** begin Stored rows **
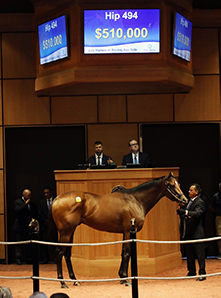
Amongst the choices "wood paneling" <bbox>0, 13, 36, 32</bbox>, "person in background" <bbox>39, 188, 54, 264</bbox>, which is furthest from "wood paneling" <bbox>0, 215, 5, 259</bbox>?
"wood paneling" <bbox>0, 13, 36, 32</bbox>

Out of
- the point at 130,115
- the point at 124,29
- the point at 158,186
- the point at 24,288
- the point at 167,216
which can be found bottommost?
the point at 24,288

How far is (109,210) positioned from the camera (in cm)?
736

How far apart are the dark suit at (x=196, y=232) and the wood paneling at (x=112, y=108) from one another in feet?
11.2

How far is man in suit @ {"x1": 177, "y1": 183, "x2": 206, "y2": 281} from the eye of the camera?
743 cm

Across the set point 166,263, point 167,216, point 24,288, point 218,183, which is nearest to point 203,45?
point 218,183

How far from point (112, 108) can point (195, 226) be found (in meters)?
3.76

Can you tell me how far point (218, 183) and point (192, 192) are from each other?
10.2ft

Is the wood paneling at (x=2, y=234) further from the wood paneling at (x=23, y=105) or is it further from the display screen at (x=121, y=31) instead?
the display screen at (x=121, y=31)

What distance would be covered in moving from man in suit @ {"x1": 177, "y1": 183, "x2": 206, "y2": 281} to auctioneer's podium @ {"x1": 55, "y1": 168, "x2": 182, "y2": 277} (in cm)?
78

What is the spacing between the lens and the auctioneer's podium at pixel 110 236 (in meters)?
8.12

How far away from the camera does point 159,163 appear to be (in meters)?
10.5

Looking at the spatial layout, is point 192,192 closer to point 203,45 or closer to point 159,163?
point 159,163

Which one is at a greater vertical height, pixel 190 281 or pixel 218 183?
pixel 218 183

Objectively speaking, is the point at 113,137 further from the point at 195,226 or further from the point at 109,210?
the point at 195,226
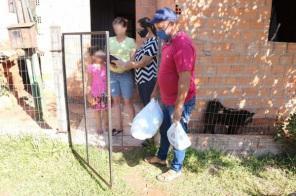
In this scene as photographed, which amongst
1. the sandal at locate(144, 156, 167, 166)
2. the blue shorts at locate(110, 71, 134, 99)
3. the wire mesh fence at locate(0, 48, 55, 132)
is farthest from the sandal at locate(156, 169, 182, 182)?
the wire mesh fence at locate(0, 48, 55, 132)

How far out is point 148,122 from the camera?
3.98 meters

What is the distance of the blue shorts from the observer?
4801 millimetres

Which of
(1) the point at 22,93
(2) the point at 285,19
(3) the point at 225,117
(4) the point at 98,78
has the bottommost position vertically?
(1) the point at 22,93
** end Stored rows **
** begin Stored rows **
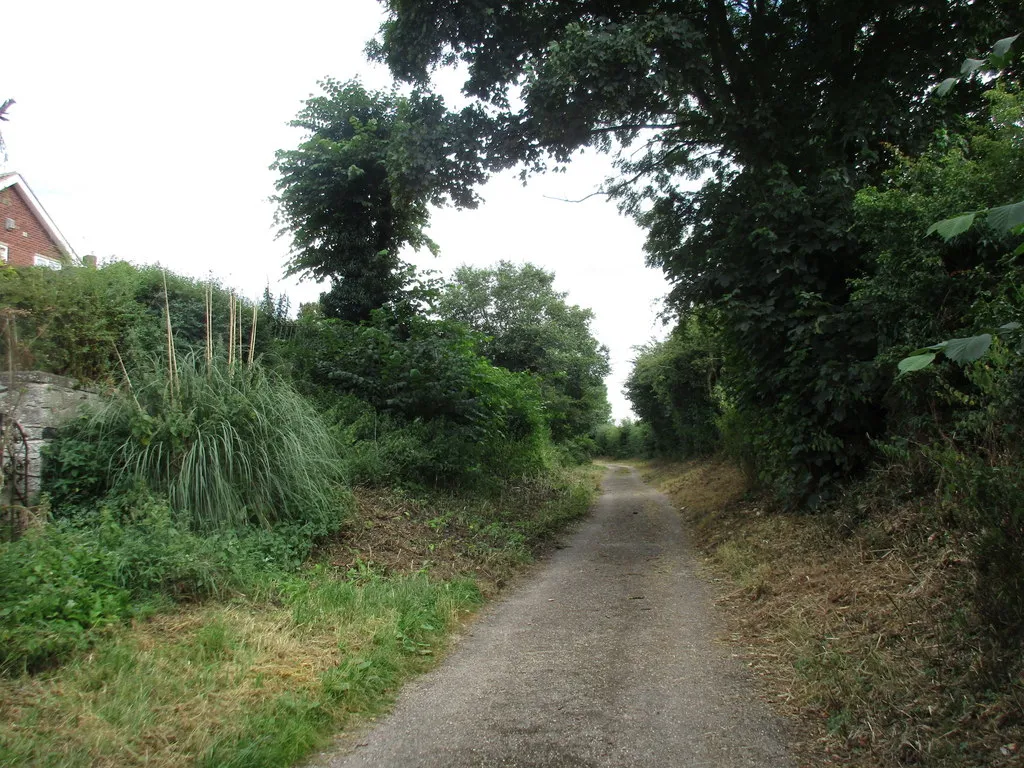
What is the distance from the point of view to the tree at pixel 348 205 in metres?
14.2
** end Stored rows **
→ **Brief**:
Reproduce the listing above verbatim, beginning at the line that contains "What is the distance of" and ending after the line that contains "4801 millimetres".

→ **Task result**:
What is the distance of the blue shorts from the observer?
4801 millimetres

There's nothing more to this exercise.